The drug, bamlanivimab, is authorized for COVID-19 patients who are 12 years of age and older weighing at least 40 kilograms, and who are at high risk for progressing to severe COVID-19 and (or) hospitalization, according to a statement of the FDA on Monday.
This includes those who are 65 years of age or older, or who have certain chronic medical conditions.
Monoclonal antibodies are laboratory-made proteins that mimic the immune system's ability to fight off harmful antigens such as viruses. Bamlanivimab is a monoclonal antibody that is specifically directed against the spike protein of SARS-CoV-2, designed to block the virus' attachment and entry into human cells.
While the safety and effectiveness of this investigational therapy continues to be evaluated, bamlanivimab was shown in clinical trials to reduce COVID-19-related hospitalization or emergency room (ER) visits in patients at high risk for disease progression within 28 days after treatment when compared to placebo, said the FDA.
The data supporting the EUA for bamlanivimab are based on an interim analysis from a phase two randomized, double-blind, placebo-controlled clinical trial in 465 non-hospitalized adults with mild to moderate COVID-19 symptoms.
Of these patients, 101 received a 700-milligram dose of bamlanivimab, 107 received a 2,800-milligram dose, 101 received a 7,000-milligram dose and 156 received a placebo within three days of obtaining the clinical sample for the first positive SARS-CoV-2 viral test.
For patients at high risk for disease progression, hospitalizations and emergency room (ER) visits occurred in 3 percent of bamlanivimab-treated patients on average compared to 10 percent in placebo-treated patients.

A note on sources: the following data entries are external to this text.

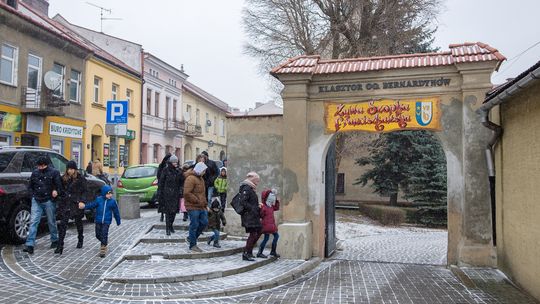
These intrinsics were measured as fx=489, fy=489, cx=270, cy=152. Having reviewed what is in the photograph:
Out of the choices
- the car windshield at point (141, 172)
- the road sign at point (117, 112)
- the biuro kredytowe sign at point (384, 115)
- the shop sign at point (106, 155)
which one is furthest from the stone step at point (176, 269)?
the shop sign at point (106, 155)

The effects on viral load and on reduction in hospitalizations and ER visits, and on safety, were similar in patients receiving any of the three bamlanivimab doses, according to the FDA.
The EUA allows for bamlanivimab to be distributed and administered as a single dose intravenously by health care providers.

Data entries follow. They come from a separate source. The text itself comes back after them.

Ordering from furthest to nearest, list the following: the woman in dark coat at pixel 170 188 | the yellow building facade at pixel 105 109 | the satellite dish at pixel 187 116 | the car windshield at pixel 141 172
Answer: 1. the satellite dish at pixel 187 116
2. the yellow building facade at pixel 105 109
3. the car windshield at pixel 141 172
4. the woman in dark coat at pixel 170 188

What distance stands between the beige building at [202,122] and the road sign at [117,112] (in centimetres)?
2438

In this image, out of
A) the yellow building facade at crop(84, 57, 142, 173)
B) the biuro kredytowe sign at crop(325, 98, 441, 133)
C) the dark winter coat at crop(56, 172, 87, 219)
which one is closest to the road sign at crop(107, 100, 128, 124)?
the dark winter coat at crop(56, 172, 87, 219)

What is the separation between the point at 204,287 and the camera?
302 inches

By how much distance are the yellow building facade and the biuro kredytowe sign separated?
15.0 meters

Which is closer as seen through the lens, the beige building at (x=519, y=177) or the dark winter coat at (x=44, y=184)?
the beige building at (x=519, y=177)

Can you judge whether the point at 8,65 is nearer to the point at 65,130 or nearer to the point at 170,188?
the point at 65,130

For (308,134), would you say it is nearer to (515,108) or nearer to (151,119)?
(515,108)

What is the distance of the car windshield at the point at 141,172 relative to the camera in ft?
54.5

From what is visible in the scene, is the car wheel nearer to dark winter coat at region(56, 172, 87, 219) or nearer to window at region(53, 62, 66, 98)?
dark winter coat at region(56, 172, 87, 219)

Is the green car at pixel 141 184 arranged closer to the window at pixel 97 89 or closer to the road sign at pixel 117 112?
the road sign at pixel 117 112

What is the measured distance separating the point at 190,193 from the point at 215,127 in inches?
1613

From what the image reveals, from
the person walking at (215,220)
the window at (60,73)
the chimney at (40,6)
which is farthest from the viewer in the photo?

"The FDA's emergency authorization of bamlanivimab provides health care professionals on the frontline of this pandemic with another potential tool in treating COVID-19 patients," said Patrizia Cavazzoni, acting director of the FDA's Center for Drug Evaluation and Research. "We will continue to evaluate new data on the safety and efficacy of bamlanivimab as they become available."
Based on review of the totality of the scientific evidence available, the FDA determined that it is reasonable to believe that bamlanivimab may be effective in treating non-hospitalized patients with mild or moderate COVID-19. And, when used to treat COVID-19 for the authorized population, the known and potential benefits outweigh the known and potential risks for the drug, according to the FDA.
Possible side effects of bamlanivimab include anaphylaxis and infusion-related reactions, nausea, diarrhea, dizziness, headache, itching and vomiting, according to the agency.
The EUA came as the United States surpassed 10 million COVID-19 cases Monday, just 10 days after hitting 9 million. The recent average number of daily new infections has exceeded 100,000, and public health experts have warned that the country is entering the pandemic's worst phase.